ヒロイン視点 1
告白してしまった。告白してしまった。
いろいろ手紙を書き直しているうちに、なんだかヒートアップして告白する内容の手紙になってしまった。
もう、渡してしまった。もう後戻りはできない。
その日は家に帰って布団で悶々としていた。枕に顔を押し付けて、高鳴る心臓と戦っていた。
返事が怖い。返事が楽しみ。相反する感情が同時に襲ってきて、破裂しそうだった。
こんな気持ち、1人では抱え込めない。
というわけで、私は学校の空き教室……ユメさんがいる場所に向かった。
私が空き教室に入ると、あいさつもそこそこにユメさんが言う。
「私の経験だと……✕✕✕✕✕✕」まだ、日本語は完璧には聞き取れない。「だからね……デートに誘ってみて」
「で、デート……?」
「そう。告白✕✕✕✕✕✕返事のときは、ムードが重要✕✕✕✕✕✕」
ムードが重要……
彼が告白の返事を私にしてくれるときも、ムード作りが大切らしい。それが日本文化なのだろうか。
「お月見とか、どうかしら」
「オツキミ……?」
「そう。月を一緒に、彼と見るの」
月を一緒に……
なるほど……月がキレイという告白に対する返事は、月明かりの下で行うのか。
風情があって、素晴らしい。
「✕✕✕✕✕✕」
なんだか今日のユメさんは興奮しているようで、少し早口だった。
「ご、ごめんなさい……スコシ、ゆっくり……」
「……ごめん……」ユメさんは咳払いをしてから、ゆっくりと、「日本の男の子は……結構、奥手な子が多いの。だから、あなたがリードしてあげて」
「リード……」
「そう……言葉じゃなくて、行動でリードしてあげるの」
行動でリード……?
「ど、どうやる……?」
「それは、あなたに任せることしかできないわ」それもそうか……ユメさんに方法を決めてもらうのはおかしいな。「でもきっと大丈夫。あなたが選んだ行動なら……彼は受け入れてくれると思う」
そう思う。
私が変な行動をしても、変なことを言っても……変な翻訳文が表示されても……彼はずっと受け入れてくれていた。

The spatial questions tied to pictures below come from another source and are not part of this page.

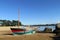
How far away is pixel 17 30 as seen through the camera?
1268 inches

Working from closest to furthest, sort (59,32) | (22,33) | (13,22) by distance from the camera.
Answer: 1. (59,32)
2. (22,33)
3. (13,22)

私にどんな裏の顔があったとしても、彼は受け入れてくれる。なんとなく、そう思う。
「セッティングは、私がするわ」
「え……?」
「大丈夫。協力者がいるから」
協力者とは誰だろう……まぁ、彼女ほど優しい人なら、友達の1人や2人いるか。
そういえばユメさんは……どうしていつも空き教室にいるのだろう。授業時間中もここにいるようだけれど……授業をサボって大丈夫なのだろうか?
気になるけれど、今は別のことを考えなければ。
行動で、彼をリードする。お月見の最中に……彼からの告白の返事を受け取る。